なお、図6例の目標電流算出部50Cを有する実施形態(図6、図4C)によれば、操舵トルク値VTに基づいてモータ11の目標電流値Itarを決定するアシスト制御部51が、目標電流値Itaをフリクション電流値(前記操舵トルク値VT3に基づいて決定されたフリクショントルク値VTfrを変換したフリクション電流値Ifr)で補正した補正目標電流値Ia2に基づいてモータ11を駆動制御するようにしたので、操向ハンドル2の操作に対しフリクションを電気的に発生して付与することができる。結果として、直進走行時に操向ハンドル2の操作に対しフリクションを電気的に発生させて付与することができるので、操舵の安定性を向上させることができる。
上記の各実施形態において、フリクション制御部54は、フリクショントルク値VTfrを決定する際、モータ11の回転速度Nmがゼロ値となる値をフリクショントルク値VTfrに決定するようにしているので、電気的に簡易にフリクショントルク値VTfrを決定することができる。
なお、この発明は、上述の実施形態及び作用効果に限らず、この明細書の記載内容に基づき、例えば、以下に列挙するように、種々の構成を採り得ること並びに作用効果を奏することはもちろんである。
第1に、少なくとも操舵トルクセンサ30によって検出された操舵トルク値VT3に基づいてモータ11を駆動制御することにより、操舵力の軽減を図る際に、機械的フリクションを電気的に付与する構成としたので、操舵が切り込み(行き)状態の場合はその分モータ11の仕事量が低減し、戻り状態の場合はモータ11の仕事量が増加する。結果として、往き戻り全体で見ると、エネルギー損失の増大を招くことなく、直進時や旋回保舵時の安定性及び快適性を向上することができる。
第2に、電気的に付与するフリクションを、車速Vsによって可変とすることで、高速走行時の安定性向上と、低速走行時のハンドル戻りの軽快性を両立することができる。
第3に、電気的に付与するフリクションを、操舵トルク値VT3に応じて変更することで、操舵トルク値VT3に応じて、運転者の感じ取るフリクション感を任意に設定することができる。
第4に、電気的に付与するフリクションを、往き・戻りの状態によって可変とすることで、往きでの手ごたえと、戻りでの軽快さを両立することができる。
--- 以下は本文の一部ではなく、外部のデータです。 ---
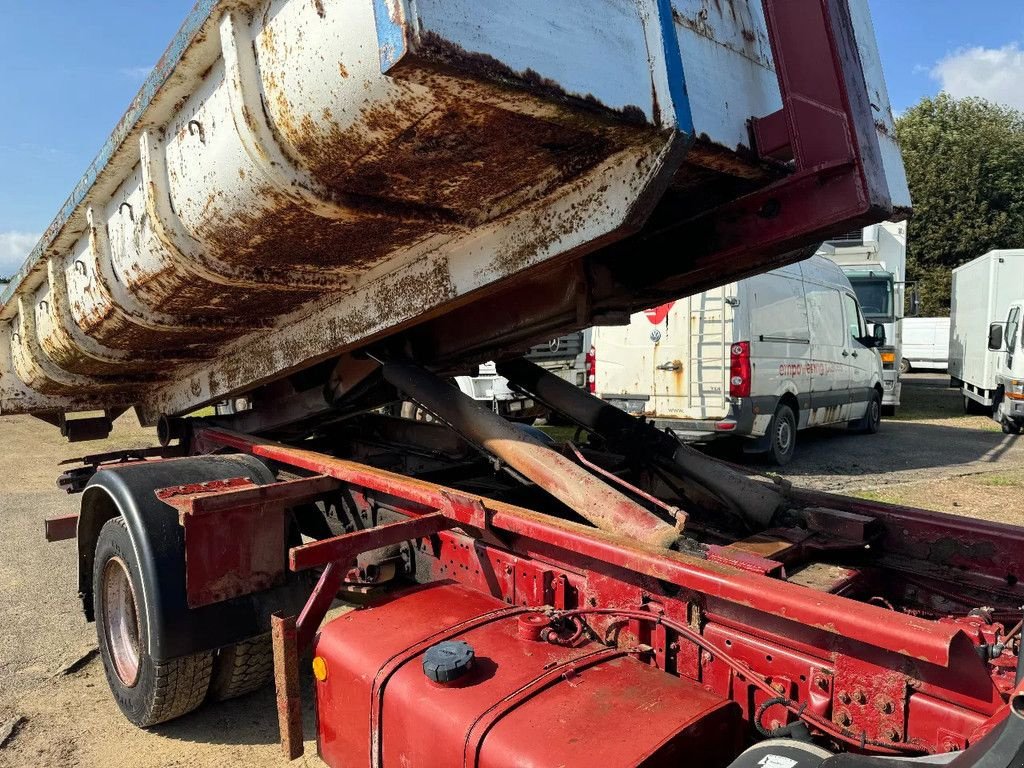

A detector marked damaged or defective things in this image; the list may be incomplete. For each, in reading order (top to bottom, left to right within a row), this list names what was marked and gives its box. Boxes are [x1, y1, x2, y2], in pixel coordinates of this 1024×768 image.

rusty dump body [0, 0, 912, 426]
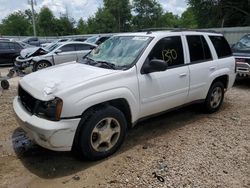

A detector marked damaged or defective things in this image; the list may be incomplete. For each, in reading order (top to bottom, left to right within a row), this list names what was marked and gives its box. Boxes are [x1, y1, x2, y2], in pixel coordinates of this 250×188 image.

crumpled hood [19, 62, 117, 100]
damaged front bumper [12, 97, 80, 151]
第5に、前記第2〜第4の構成の中から2つまたは全てを組み合わせた構成とすることもできる。第2〜第4の構成を組み合わせることで、操舵状態,走行状態に拘わらず操舵フィリングを良好に保つことができる。
第6に、ラック移動速度またはモータ回転速度Nmから操向ハンドル2の操舵速度を検出し、モータ駆動信号(目標電流)となるフリクション電流値Ifrを制御出力として、前記操舵速度がゼロ値となるように制御しているのでで、機械的フリクションを増大させたことと同様のフリクションを付与することができる。
第7に、フリクショントルク値VTfrを制御出力として、操向ハンドル2の操舵速度がゼロ値となるように制御することで、操舵アシスト時においても良好なフリクション感を得ることができる。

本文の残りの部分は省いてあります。